SUPPLIED PASSAGE —
83% accuracy of our classifier logistic model.

Tree Classification

features <- data.frame(matrix(data,ncol=ncol(data)))
set.seed(123)
train_indices <- sample(1:nrow(features),size=0.8*nrow(features))
train <- features[train_indices,]
test <- features[-train_indices,]
par(mfrow=c(1,1))
tree_model <- rpart(weathersit~hum+windspeed,data=train)
rpart.plot(tree_model,
           main="Tree Model of windspeed & humidity influence")

Forecasting

library(forecast)
data <- data %>% mutate(dteday_original=as.Date(dteday))
data$dteday_original <- as.POSIXct(data$dteday_original)
ts_data <- ts(data$registered,frequency=24)

CHALLENGES —
1 – Write out the R code on tree classification and forecasting again, starting with "set.seed(123)" and going on through "data %>% mutate(dteday_original=as.Date(dteday))". Swap "tree_model" for "weather_tree" throughout.
2 – Extend the R code on tree classification and forecasting with the lines that come next, picking up right after its final line.

Spatial question entries:
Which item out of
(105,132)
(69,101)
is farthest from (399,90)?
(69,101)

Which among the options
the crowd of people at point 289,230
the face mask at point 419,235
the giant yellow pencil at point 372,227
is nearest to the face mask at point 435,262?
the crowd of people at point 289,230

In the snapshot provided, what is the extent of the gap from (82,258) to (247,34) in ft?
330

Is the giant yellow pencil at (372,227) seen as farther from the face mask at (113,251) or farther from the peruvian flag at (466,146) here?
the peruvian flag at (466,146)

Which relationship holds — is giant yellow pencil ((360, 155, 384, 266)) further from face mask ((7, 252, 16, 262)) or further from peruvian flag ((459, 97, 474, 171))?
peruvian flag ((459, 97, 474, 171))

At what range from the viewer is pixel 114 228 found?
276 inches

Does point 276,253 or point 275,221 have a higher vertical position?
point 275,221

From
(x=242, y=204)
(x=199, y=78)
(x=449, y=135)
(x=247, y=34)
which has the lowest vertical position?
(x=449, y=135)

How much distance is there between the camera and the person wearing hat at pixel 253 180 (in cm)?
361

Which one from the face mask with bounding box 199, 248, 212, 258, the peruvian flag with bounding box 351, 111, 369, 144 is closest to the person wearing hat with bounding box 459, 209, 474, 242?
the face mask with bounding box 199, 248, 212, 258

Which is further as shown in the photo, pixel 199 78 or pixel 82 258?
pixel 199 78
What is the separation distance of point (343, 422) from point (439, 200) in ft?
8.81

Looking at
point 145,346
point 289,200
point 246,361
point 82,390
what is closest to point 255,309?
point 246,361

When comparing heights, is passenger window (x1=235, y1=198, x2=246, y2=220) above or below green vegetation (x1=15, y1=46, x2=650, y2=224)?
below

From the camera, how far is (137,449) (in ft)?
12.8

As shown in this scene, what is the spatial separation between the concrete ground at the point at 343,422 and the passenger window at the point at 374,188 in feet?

THE RESPONSES —
1 –
set.seed(123)
train_indices <- sample(1:nrow(features),size=0.8*nrow(features))
train <- features[train_indices,]
test <- features[-train_indices,]
par(mfrow=c(1,1))
weather_tree <- rpart(weathersit~hum+windspeed,data=train)
rpart.plot(weather_tree,
           main="Tree Model of windspeed & humidity influence")

Forecasting

library(forecast)
data <- data %>% mutate(dteday_original=as.Date(dteday))

2 –
train_data <- window(ts_data,start=24,end=30)
test_data <- window(ts_data,start=30)

Forescasting for the next 6 months after December 2012(n=24 mnths-30mnths)

modelt <- auto.arima(train_data)
forecast_values <- forecast(modelt, h=6)
autoplot(forecast_values)+
  autolayer(train_data,series="Observed")+
  ggtitle("Forecast of Rainfall Intensity")+
  xlab("Time in Months")+
  ylab("Rainfall Intensity")